→ What is needed: Please copy out the commit message below word for word, from beginning to end.

Whamcloud - gitweb
LU-5395 lfsck: deadlock between LFSCK and destroy 73/11373/6
authorFan Yong <fan.yong@intel.com>
Sun, 13 Jul 2014 12:11:56 +0000 (20:11 +0800)
committerOleg Drokin <oleg.drokin@intel.com>
Fri, 5 Sep 2014 00:24:00 +0000 (00:24 +0000)
There is potential deadlock race condition between object
destroy and layout LFSCK. Consider the following scenario:

1) The LFSCK thread obtained the parent object firstly, at
   that time, the parent object has not been destroyed yet.

2) One RPC service thread destroyed the parent and all its
   children objects. Because the LFSCK is referencing the
   parent object, then the parent object will be marked as
   dying in RAM. On the other hand, the parent object is
   referencing all its children objects, then all children
   objects will be marked as dying in RAM also.

3) The LFSCK thread tries to find some child object with
   the parent object referenced. Then it will find that the
   child object is dying. According to the object visibility
   rules: the object with dying flag cannot be returned to
   others. So the LFSCK thread has to wait until the dying
   object has been purged from RAM, then it can allocate a
   new object (with the same FID) in RAM. Unfortunately, the
   LFSCK thread itself is referencing the parent object, and
   cause the parent object cannot be purged, then cause the
   child object cannot be purged also. So the LFSCK thread
   will fall into deadlock.

→ Dataset records:
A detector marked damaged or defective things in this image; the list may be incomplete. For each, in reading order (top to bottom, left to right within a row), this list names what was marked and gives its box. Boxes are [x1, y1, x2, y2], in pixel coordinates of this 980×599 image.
* * *
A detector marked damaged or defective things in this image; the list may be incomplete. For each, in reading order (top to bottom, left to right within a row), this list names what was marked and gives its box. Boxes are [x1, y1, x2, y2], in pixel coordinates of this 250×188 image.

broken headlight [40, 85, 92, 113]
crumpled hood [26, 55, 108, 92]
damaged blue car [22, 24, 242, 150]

→ Written answer:
Whamcloud - gitweb
LU-5395 lfsck: deadlock between LFSCK and destroy 73/11373/6
authorFan Yong <fan.yong@intel.com>
Sun, 13 Jul 2014 12:11:56 +0000 (20:11 +0800)
committerOleg Drokin <oleg.drokin@intel.com>
Fri, 5 Sep 2014 00:24:00 +0000 (00:24 +0000)
There is potential deadlock race condition between object
destroy and layout LFSCK. Consider the following scenario:

1) The LFSCK thread obtained the parent object firstly, at
   that time, the parent object has not been destroyed yet.

2) One RPC service thread destroyed the parent and all its
   children objects. Because the LFSCK is referencing the
   parent object, then the parent object will be marked as
   dying in RAM. On the other hand, the parent object is
   referencing all its children objects, then all children
   objects will be marked as dying in RAM also.

3) The LFSCK thread tries to find some child object with
   the parent object referenced. Then it will find that the
   child object is dying. According to the object visibility
   rules: the object with dying flag cannot be returned to
   others. So the LFSCK thread has to wait until the dying
   object has been purged from RAM, then it can allocate a
   new object (with the same FID) in RAM. Unfortunately, the
   LFSCK thread itself is referencing the parent object, and
   cause the parent object cannot be purged, then cause the
   child object cannot be purged also. So the LFSCK thread
   will fall into deadlock.